However, the idea of an Obama museum close to the University of Chicago campus seems problematic to some.

Charles Lipson, the Peter B. Ritzma professor in political science and the College, stated his opposition to a museum on grounds that it would inevitably be a political institution, incompatible with the U of C’s adherence to political neutrality as stated in the Kalven Report.

“The problem is not with the ‘library’ itself, a federally-run repository for documents, but rather with the celebratory museum,” Lipson said in an e-mail. “Of course, individual students, faculty, and staff may be politically active, but the University itself and its administrative units…must be institutionally neutral on political issues.”

Lipson also voiced his concern that presidential museums and similar institutions are funded by undisclosed private donors, and so can be used as political platforms for former presidents. He cited Richard Nixon’s presidential museum, “which recently thwarted an effort to display materials related to the Watergate Break-In,” as well as the Carter Center at Emory University, which “the former President has used…as his major platform for his own high-profile diplomatic initiatives and non-academic publications.”

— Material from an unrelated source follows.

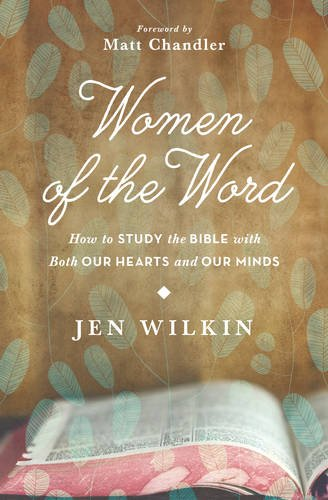 Women of the Word: How to Study the Bible with Both Our Hearts and Our Minds por Jen Wilkin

Meanwhile, the University of Hawaii has publicly advanced its intentions to bid for the Presidential Library as well, being as the state of Hawaii was the President’s birthplace.

John Perkinson, professor of American studies at the University of Hawaii, is leading a working group to decide whether that university should make a formal bid, while the Associated Students of the University of Hawaii at Mānoa Senate has presented a resolution supporting the location of a presidential library in the Aloha state.

There is a clear economic appeal to any location that would house Obama’s library. Lieutenant Governor of Hawaii Brian Schatz stated that a presidential library “would be a $300 million or $400 million infusion of capital into the state of Hawaii,” in a report by KITV, Honolulu’s ABC station.

Hosting a presidential library boosts tourism, and in 2008 more than 1.7 million people visited presidential libraries, according to data from the National Archives and Records Administration.

Hyde Park is not the only location that could house an Obama library. Seventh Ward alderman Sandi Jackson of has proposed using the 500-acre site of the former U.S. Steel mill, about 20 blocks south of campus on the shore of Lake Michigan, for an Obama Presidential Museum and Library.

White House officials have declined to comment on Obama’s presidential library.